**Stated goal**
Lay out the data below as a numbered list, omitting any blank lines.

**Material for this exercise**
**********
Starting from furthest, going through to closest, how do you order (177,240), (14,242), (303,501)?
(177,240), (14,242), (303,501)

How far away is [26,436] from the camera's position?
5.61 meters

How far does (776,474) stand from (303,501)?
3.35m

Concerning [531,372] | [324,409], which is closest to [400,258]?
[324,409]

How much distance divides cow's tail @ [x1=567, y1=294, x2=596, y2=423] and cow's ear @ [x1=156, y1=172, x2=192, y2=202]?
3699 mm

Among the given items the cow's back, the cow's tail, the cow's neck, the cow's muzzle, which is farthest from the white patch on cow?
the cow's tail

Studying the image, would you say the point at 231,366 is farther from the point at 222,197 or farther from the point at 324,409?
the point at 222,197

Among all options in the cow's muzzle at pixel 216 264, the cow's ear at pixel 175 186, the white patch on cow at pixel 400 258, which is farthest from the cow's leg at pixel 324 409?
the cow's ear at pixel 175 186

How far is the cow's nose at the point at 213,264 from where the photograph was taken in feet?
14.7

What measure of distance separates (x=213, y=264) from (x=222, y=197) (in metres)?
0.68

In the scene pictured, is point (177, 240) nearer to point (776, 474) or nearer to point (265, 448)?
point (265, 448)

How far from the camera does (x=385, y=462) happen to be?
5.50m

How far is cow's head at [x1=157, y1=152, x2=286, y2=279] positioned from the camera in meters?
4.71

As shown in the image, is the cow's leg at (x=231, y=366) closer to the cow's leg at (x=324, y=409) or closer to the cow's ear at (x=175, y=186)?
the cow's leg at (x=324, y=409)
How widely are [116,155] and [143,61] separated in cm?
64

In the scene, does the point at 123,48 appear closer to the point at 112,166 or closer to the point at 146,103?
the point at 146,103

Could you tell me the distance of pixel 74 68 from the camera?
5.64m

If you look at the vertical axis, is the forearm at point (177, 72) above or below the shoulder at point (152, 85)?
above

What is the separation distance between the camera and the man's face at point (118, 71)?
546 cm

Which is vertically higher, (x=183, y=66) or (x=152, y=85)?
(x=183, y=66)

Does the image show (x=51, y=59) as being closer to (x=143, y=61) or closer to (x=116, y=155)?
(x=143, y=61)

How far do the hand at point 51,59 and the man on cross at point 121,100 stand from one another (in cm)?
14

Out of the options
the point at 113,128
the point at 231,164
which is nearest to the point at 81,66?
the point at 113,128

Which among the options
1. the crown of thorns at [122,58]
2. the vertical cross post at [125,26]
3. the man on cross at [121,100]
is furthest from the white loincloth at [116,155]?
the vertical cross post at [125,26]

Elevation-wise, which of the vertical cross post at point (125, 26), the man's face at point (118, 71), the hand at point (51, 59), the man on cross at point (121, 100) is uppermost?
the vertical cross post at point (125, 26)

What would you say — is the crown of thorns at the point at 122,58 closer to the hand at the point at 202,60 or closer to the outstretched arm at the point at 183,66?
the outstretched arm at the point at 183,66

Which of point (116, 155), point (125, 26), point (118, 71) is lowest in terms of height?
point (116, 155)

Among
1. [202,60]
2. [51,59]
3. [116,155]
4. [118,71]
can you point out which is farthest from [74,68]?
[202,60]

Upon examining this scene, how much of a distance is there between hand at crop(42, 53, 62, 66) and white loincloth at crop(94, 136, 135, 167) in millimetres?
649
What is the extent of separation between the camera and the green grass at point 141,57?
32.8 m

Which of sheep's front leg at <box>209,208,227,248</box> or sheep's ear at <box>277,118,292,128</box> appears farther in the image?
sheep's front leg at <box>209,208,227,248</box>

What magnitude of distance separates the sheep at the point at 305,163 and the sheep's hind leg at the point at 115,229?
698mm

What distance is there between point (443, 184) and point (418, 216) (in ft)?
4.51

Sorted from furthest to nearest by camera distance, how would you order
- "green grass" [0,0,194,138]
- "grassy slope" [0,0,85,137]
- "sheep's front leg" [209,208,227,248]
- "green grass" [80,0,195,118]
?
**********
**Result of the task**
1. Starting from furthest, going through to closest, how do you order (177,240), (14,242), (303,501)?
2. (177,240), (14,242), (303,501)
3. How far away is [26,436] from the camera's position?
4. 5.61 meters
5. How far does (776,474) stand from (303,501)?
6. 3.35m
7. Concerning [531,372] | [324,409], which is closest to [400,258]?
8. [324,409]
9. How much distance divides cow's tail @ [x1=567, y1=294, x2=596, y2=423] and cow's ear @ [x1=156, y1=172, x2=192, y2=202]?
10. 3699 mm
11. Among the given items the cow's back, the cow's tail, the cow's neck, the cow's muzzle, which is farthest from the white patch on cow?
12. the cow's tail
13. Studying the image, would you say the point at 231,366 is farther from the point at 222,197 or farther from the point at 324,409?
14. the point at 222,197
15. Among all options in the cow's muzzle at pixel 216 264, the cow's ear at pixel 175 186, the white patch on cow at pixel 400 258, which is farthest from the cow's leg at pixel 324 409?
16. the cow's ear at pixel 175 186
17. How far is the cow's nose at the point at 213,264 from where the photograph was taken in feet?
18. 14.7
19. What measure of distance separates (x=213, y=264) from (x=222, y=197) (in metres)?
20. 0.68
21. In the scene pictured, is point (177, 240) nearer to point (776, 474) or nearer to point (265, 448)?
22. point (265, 448)
23. How far from the camera does (x=385, y=462) happen to be?
24. 5.50m
25. How far is cow's head at [x1=157, y1=152, x2=286, y2=279] positioned from the camera in meters?
26. 4.71
27. As shown in the image, is the cow's leg at (x=231, y=366) closer to the cow's leg at (x=324, y=409) or closer to the cow's ear at (x=175, y=186)?
28. the cow's leg at (x=324, y=409)
29. How widely are [116,155] and [143,61] separated in cm?
30. 64
31. In the scene, does the point at 123,48 appear closer to the point at 112,166 or closer to the point at 146,103?
32. the point at 146,103
33. Could you tell me the distance of pixel 74 68 from the camera?
34. 5.64m
35. If you look at the vertical axis, is the forearm at point (177, 72) above or below the shoulder at point (152, 85)?
36. above
37. What is the separation distance between the camera and the man's face at point (118, 71)?
38. 546 cm
39. Which is vertically higher, (x=183, y=66) or (x=152, y=85)?
40. (x=183, y=66)
41. Does the image show (x=51, y=59) as being closer to (x=143, y=61) or closer to (x=116, y=155)?
42. (x=143, y=61)
43. How far do the hand at point 51,59 and the man on cross at point 121,100 stand from one another (in cm)?
44. 14
45. Out of the options
46. the point at 113,128
47. the point at 231,164
48. which is nearest to the point at 81,66?
49. the point at 113,128
50. Which among the options
51. 1. the crown of thorns at [122,58]
52. 2. the vertical cross post at [125,26]
53. 3. the man on cross at [121,100]
54. is furthest from the white loincloth at [116,155]?
55. the vertical cross post at [125,26]
56. Elevation-wise, which of the vertical cross post at point (125, 26), the man's face at point (118, 71), the hand at point (51, 59), the man on cross at point (121, 100) is uppermost?
57. the vertical cross post at point (125, 26)
58. What would you say — is the crown of thorns at the point at 122,58 closer to the hand at the point at 202,60 or closer to the outstretched arm at the point at 183,66?
59. the outstretched arm at the point at 183,66
60. Which of point (116, 155), point (125, 26), point (118, 71) is lowest in terms of height?
61. point (116, 155)
62. Among
63. 1. [202,60]
64. 2. [51,59]
65. 3. [116,155]
66. 4. [118,71]
67. can you point out which is farthest from [74,68]?
68. [202,60]
69. Upon examining this scene, how much of a distance is there between hand at crop(42, 53, 62, 66) and white loincloth at crop(94, 136, 135, 167) in millimetres?
70. 649
71. What is the extent of separation between the camera and the green grass at point 141,57?
72. 32.8 m
73. Which of sheep's front leg at <box>209,208,227,248</box> or sheep's ear at <box>277,118,292,128</box> appears farther in the image?
74. sheep's front leg at <box>209,208,227,248</box>
75. What magnitude of distance separates the sheep at the point at 305,163 and the sheep's hind leg at the point at 115,229?
76. 698mm
77. What distance is there between point (443, 184) and point (418, 216) (in ft)?
78. 4.51
79. Sorted from furthest to nearest by camera distance, how would you order
80. - "green grass" [0,0,194,138]
81. - "grassy slope" [0,0,85,137]
82. - "sheep's front leg" [209,208,227,248]
83. - "green grass" [80,0,195,118]
84. ?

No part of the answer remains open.